AISphere has raised money in a rapid series of rounds. Early backing came from Ant Group, which led an A2 round of more than 100 million yuan (about 13.8 million US dollars) reported in April 2024.[16] By December 2024 the company disclosed that A2 through A4 rounds together totaled nearly 300 million yuan (about 43 million US dollars), with investors including Ant Group, the Beijing Artificial Intelligence Industry Investment Fund, CAS Investment, and Lighthouse Capital.[17] A later A5 round accompanied PixVerse passing 15 million monthly active users and the plan to launch domestically.[18]
In September 2025 AISphere raised a Series B of more than 60 million US dollars led by Alibaba, with participation from Antler and the Beijing Artificial Intelligence Industry Investment Fund. It was the largest single round raised by a Chinese AI video company up to that point.[1] A B+ round of 100 million yuan followed in October 2025, backed by Fosun RZ Capital, Tongchuang Weiye, and Shunxi Fund.[6]
The Series C was announced on March 12, 2026, at about 300 million US dollars and lifted the company past a one billion dollar valuation, making it a unicorn. CDH Investments (鼎晖) led the round through several of its funds, with a syndicate of close to 20 institutions across Asia and beyond, including China Ruyi, 37 Interactive Entertainment, Yizhuang state capital, Guotai Junan Innovation Investment, Fosun RZ Capital, UOB Venture Management, OCBC's Lion X fund, 3W Fund, Antler, EnvisionX Capital, and iGlobe Partners. The round brought cumulative funding above 400 million US dollars and was described as the largest single AI video financing recorded in Asia.[3][4][19]

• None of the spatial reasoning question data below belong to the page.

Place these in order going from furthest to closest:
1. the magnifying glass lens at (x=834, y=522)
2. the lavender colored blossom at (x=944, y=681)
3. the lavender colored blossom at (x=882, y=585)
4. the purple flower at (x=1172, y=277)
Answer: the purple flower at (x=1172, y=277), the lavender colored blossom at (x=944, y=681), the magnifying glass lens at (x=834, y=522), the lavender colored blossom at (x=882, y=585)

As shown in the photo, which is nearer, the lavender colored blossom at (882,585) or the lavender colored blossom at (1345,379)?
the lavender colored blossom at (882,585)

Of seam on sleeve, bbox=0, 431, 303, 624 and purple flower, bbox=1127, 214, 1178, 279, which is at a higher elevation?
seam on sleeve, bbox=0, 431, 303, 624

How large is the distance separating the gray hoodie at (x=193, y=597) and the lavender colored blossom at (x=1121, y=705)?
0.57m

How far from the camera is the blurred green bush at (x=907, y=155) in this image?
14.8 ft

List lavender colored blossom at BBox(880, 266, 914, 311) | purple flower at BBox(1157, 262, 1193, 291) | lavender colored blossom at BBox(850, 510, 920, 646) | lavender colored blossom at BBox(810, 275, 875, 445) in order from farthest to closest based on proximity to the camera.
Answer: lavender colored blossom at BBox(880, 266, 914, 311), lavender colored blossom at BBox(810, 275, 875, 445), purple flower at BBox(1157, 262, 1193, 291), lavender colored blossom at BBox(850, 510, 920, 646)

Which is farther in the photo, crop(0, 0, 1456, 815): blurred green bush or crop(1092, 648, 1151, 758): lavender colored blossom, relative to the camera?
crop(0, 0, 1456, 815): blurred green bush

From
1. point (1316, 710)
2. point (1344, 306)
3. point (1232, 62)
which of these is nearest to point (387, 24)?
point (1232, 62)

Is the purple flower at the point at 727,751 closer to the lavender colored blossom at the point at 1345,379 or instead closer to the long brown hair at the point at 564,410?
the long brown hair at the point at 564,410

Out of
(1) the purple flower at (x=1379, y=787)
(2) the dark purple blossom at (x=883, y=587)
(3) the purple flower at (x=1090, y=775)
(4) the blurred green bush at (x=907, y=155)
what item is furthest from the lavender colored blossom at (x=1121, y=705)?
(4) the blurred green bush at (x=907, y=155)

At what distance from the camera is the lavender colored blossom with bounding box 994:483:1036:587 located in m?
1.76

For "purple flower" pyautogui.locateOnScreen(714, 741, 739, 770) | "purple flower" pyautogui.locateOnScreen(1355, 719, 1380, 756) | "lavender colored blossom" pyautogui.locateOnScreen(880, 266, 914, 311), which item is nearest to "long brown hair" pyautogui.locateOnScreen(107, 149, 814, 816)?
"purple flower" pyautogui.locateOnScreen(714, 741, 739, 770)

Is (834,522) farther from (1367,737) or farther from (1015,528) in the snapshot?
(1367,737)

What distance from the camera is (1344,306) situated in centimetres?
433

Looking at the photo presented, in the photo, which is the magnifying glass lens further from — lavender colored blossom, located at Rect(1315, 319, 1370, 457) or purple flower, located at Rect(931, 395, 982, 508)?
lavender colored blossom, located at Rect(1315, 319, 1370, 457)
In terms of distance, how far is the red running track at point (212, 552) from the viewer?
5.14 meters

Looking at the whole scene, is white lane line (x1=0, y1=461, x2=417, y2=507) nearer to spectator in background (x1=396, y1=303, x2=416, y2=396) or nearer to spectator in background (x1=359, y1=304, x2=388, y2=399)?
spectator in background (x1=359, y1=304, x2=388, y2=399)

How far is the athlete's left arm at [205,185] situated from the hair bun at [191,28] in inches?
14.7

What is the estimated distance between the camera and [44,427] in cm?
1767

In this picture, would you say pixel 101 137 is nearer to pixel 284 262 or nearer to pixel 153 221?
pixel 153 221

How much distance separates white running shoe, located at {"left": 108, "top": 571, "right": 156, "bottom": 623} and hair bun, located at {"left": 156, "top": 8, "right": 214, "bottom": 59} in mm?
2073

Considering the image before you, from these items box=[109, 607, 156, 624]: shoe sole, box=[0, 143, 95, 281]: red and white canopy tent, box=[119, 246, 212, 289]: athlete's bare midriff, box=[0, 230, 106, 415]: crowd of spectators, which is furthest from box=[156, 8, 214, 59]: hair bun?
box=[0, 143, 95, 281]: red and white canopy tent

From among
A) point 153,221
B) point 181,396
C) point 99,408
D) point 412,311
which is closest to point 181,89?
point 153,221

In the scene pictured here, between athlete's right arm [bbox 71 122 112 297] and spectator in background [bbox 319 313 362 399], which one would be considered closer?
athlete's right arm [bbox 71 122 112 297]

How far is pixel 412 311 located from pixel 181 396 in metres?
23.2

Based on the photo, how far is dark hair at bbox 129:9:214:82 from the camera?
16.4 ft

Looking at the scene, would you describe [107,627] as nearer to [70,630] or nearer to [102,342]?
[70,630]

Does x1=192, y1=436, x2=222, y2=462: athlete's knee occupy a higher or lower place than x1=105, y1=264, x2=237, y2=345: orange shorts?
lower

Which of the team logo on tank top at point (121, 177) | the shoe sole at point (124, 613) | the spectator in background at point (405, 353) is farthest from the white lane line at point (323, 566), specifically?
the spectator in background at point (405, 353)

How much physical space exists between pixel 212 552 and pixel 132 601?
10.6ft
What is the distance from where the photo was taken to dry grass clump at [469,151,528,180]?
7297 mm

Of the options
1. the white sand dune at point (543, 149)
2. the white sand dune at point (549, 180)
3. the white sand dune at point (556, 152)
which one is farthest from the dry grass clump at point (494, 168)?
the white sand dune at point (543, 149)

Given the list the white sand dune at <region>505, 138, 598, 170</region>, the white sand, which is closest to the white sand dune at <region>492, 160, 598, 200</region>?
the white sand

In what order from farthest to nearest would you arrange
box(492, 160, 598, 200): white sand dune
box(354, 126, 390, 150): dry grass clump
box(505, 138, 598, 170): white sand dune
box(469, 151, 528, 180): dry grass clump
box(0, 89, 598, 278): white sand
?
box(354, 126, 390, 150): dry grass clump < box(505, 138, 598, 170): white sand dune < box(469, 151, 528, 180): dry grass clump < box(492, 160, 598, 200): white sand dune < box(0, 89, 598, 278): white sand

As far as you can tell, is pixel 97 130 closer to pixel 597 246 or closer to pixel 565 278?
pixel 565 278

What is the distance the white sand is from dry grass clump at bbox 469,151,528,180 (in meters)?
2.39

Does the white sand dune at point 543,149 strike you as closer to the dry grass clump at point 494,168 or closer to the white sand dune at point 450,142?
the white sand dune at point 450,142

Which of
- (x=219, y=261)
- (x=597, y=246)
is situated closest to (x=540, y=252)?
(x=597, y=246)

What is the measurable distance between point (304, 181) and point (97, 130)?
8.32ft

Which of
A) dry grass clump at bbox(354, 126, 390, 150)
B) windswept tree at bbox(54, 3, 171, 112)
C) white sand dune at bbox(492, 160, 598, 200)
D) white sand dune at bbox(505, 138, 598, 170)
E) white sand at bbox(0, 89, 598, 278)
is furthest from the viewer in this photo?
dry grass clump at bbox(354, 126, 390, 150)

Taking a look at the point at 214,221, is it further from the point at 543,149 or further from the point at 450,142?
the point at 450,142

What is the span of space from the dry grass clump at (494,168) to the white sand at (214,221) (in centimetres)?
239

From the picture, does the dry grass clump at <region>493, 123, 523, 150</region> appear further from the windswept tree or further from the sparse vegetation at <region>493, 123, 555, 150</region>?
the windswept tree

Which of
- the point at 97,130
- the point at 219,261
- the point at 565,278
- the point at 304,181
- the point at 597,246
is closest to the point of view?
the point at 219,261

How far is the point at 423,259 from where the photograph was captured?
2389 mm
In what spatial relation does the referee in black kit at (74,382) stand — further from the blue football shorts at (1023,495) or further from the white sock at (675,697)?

On traction, AISphere reported that PixVerse surpassed 100 million users across about 175 countries, with 16 million monthly active users and annual recurring revenue above 40 million US dollars, after starting commercialization in November 2024.[6][3] The company says its models generated over 2 billion videos by early 2026.[2] Much of the early growth came from viral effect templates: a "Venom" transformation that turned a user's photo into the Marvel symbiote spread widely on TikTok from November 2024 and, by AISphere's account, drew billions of cumulative views.[2][1] In September 2025 PixVerse appeared on Andreessen Horowitz's ranking of the top 50 consumer AI mobile apps, at number 25.[6]
PixVerse operates in a crowded AI video market. Its closest Chinese rivals include Kling from Kuaishou, Hailuo from MiniMax, Vidu from Shengshu Technology, and Jimeng from ByteDance, the company where Wang Changhu previously worked. Internationally it competes with OpenAI's Sora and Google's Veo, among others.[2] AISphere's differentiation rests on consumer accessibility, fast generation, a deep template library, and competitive model rankings: on the third-party Artificial Analysis leaderboard, PixVerse V5 reached first place for image to video in August 2025, and later versions remained near the top of both image-to-video and text-to-video charts.[7][3] One complication for the company is that Alibaba, an early investor, also develops its own video models, so several of its backers compete with it in the same market.[20]